How to search for content effectively and efficiently from large video archives such as BBC TV programmes is a significant challenge. Search is typically done via keyword queries using pre-defined metadata such as titles, tags and viewer’s notes. However, it is difficult to use keywords to search for specific moments in a video where a particular speaker talks about a specific topic at a particular location. Video search by examples is a desirable approach for this scenario as it allows search for content by one or more examples of the interested content without having to specify interest in keyword. However, video search by examples is notoriously challenging, and its performance is still poor.
To improve search performance, multiple modalities should be considered – image, sound, voice and text, as each modality provides a separate search cue so multiple cues should identify more relevant content. This is multimodal video search by examples (MVSE). In this project we will study efficient, effective, scalable and robust MVSE where video archives are large, historical and dynamic; and the modalities are person (face or voice), context, and topic. The aim is to develop a framework for MVSE and validate it through the development of a prototype search tool. Such a search tool will be useful for organisations such as the BBC and British Library, who maintain large collections of video archives and want to provide a search tool for their own staff as well as for the public. It will also be useful for companies such as Youtube who host videos from the public and want to enable video search by examples. We will address key challenges in video segmentation, content representation, hashing, ranking and fusion.
The aim of this research project is to create a general framework for multimodal video search by examples (MVSE) so that video archives can be searched by examples of any content; and to build a prototype MVSE tool that is efficient, effective, scalable and extensible, in order to demonstrate the framework. This project will benefit public and private organisations such as the BBC who maintain large collections of video archives, and want to use the MVSE tool for their own staff, as well as enabling public access to these archives. The project will also benefit other organisations who collect large quantities of audio-visual material and want to develop their own search tools using the framework developed by this project.
Measurable objectives are the following:
- To develop state-of-the-art methods for content-based video segmentation in order to index the video by content at the right time and for the right duration. This will support achieving the aim of search by examples of any content. This will be assessed based on evaluation feedback from the BBC on the prototype search tool.
- To develop state-of-the-art methods for multimodal, variation (age, lighting, pose and quality) invariant content representation. This will ensure the prototype search tool is effective and, in particular, can deal with historical archives that have lots of variations. This will be assessed by advancing the state-of-the-art in each of the modalities, as well as contributions to the performance of the prototype search tool.
- To develop state-of-the-art methods for content ranking based on hash codes and feature vectors for effective video search. This will enable the prototype search tool to handle uncertainty due to accuracy with segmentation and representation. This will be assessed by effectiveness improvements over existing approaches, and contributions to the prototype.
- To develop state-of-the-art methods for incremental content hashing in order to allow the tool to efficiently handle dynamic archives, large or small. This will occur as the prototype tool will be built in versions on increasingly complex data, as well as in an incremental manner as more videos are made available by the BBC.
- To establish a network of researchers and practitioners in the area of example-based multimedia retrieval. The Challenge Arena, part of the annual workshop, will provide an opportunity to develop shared tasks, in collaboration with the BBC, with objectives directly linked to the aim of this project. It will also provide an opportunity for individuals and organisations external to the project to benchmark against the MVSE tool, to challenge it, or to try it to meet their search needs.
The project’s objective is to provide scalable next-generation ‘search by example’ functionality across national video archives. The project will develop beyond the state of the art in video segmentation, content representation/matching/ranking functionality and these outputs are intended to provide positive, disruptive impact in multimedia search capability across the media industry nationally and internationally.
The beneficiaries of this project’s outputs will include academics, journalists, broadcasters, TV viewers, multimedia companies and organisations hosting and managing large video or multimedia repositories.
Journalists and broadcasters will directly benefit by time efficiency savings and the rapid discovery of relevant content when using this new technology.
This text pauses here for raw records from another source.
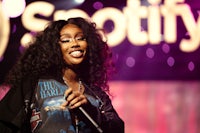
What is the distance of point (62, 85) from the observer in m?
2.01

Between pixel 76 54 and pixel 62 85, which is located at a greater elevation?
pixel 76 54

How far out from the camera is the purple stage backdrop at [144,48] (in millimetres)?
4070

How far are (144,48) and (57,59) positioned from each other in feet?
6.81

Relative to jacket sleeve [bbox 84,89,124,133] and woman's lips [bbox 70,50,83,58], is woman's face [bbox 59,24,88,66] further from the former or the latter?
jacket sleeve [bbox 84,89,124,133]

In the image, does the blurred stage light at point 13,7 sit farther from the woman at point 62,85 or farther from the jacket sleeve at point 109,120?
the jacket sleeve at point 109,120

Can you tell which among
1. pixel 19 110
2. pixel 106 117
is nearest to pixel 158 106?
pixel 106 117

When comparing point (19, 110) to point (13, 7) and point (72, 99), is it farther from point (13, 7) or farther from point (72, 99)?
point (13, 7)

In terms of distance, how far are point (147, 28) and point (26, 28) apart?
3.61 ft

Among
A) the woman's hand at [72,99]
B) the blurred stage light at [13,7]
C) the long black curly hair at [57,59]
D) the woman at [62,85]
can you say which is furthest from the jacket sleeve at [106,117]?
the blurred stage light at [13,7]

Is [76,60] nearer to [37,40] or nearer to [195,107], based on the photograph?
[37,40]

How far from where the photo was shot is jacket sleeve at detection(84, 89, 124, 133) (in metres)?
1.99

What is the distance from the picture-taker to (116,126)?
2.11 metres

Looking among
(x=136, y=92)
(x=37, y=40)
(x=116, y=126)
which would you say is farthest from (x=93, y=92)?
(x=136, y=92)

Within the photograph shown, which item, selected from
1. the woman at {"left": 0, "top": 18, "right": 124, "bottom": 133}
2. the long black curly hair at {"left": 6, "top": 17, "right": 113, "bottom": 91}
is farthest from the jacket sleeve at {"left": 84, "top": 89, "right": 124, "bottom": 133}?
the long black curly hair at {"left": 6, "top": 17, "right": 113, "bottom": 91}
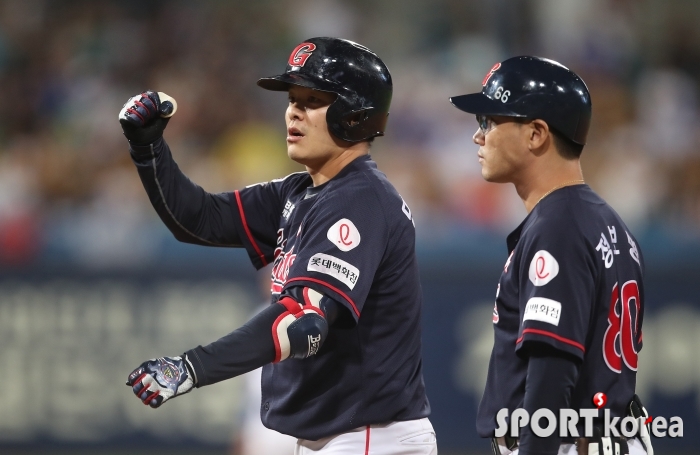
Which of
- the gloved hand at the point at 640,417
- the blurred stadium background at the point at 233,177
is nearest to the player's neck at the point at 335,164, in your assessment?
the gloved hand at the point at 640,417

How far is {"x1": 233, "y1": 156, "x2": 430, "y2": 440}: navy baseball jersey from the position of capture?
3.42 m

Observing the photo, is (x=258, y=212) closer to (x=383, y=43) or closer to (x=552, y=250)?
(x=552, y=250)

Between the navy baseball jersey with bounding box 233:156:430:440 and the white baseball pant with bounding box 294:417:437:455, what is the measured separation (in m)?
0.05

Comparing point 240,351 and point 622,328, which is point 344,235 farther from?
point 622,328

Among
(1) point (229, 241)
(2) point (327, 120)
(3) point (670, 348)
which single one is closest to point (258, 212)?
(1) point (229, 241)

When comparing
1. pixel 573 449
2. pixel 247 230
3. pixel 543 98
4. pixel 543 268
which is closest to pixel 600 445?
pixel 573 449

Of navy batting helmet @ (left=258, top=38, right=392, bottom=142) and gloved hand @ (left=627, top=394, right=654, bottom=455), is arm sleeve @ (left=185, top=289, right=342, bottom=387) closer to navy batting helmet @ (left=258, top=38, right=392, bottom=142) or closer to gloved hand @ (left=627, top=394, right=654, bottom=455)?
navy batting helmet @ (left=258, top=38, right=392, bottom=142)

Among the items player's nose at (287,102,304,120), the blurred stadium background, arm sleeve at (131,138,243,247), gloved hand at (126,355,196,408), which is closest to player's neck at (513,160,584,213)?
player's nose at (287,102,304,120)

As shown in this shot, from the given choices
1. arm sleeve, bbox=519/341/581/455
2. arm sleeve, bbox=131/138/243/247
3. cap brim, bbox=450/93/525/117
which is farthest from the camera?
arm sleeve, bbox=131/138/243/247

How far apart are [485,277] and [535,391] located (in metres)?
4.52

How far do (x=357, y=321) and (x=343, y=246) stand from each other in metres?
0.27

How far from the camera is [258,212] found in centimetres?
415

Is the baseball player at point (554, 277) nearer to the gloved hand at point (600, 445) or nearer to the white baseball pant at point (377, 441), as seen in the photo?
the gloved hand at point (600, 445)

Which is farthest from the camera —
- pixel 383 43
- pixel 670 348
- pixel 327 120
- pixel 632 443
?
pixel 383 43
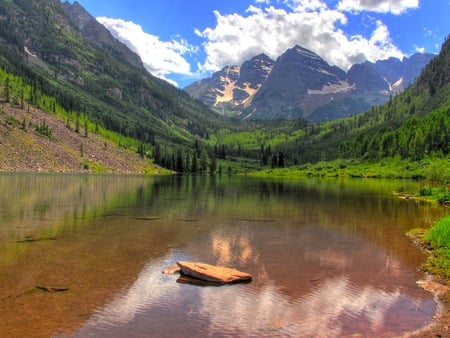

This will in turn provide better, more relevant and more enriched TV programming in less time thus having economic savings. This will have a benefit to TV viewers who will enjoy more relevant TV programmes by the effective repurposing of content within big media archives. As a key partner, the immediate beneficiary will be the BBC who will likely adopt and integrate the new technology within their workflows to improve the discovery of media content when producing TV programmes. However, the technologies developed are transferable to other broadcasters and indeed major online companies such as Youtube who rely on semantically enriched search technologies.
Academics will benefit by the dissemination and inspiration of the project’s new research findings and search technologies for rapidly discovering relevant video/multimedia content based on new intelligent algorithms.
The pathways to impact document provides an outline of a series of activities including co-creation workshops and licensing to increase the likelihood of research impact and adoption of the novel, disruptive technologies produced in this project.
Team QUB is led by Professor Hui Wang and is supported by two research associates.
Team Surrey is led by Professor Josef Kittler and consists of the following additional investigators: Prof Miroslaw Bober, Prof Mark Plumbley, and Prof Wenwu Wang. They are supported by two research fellows.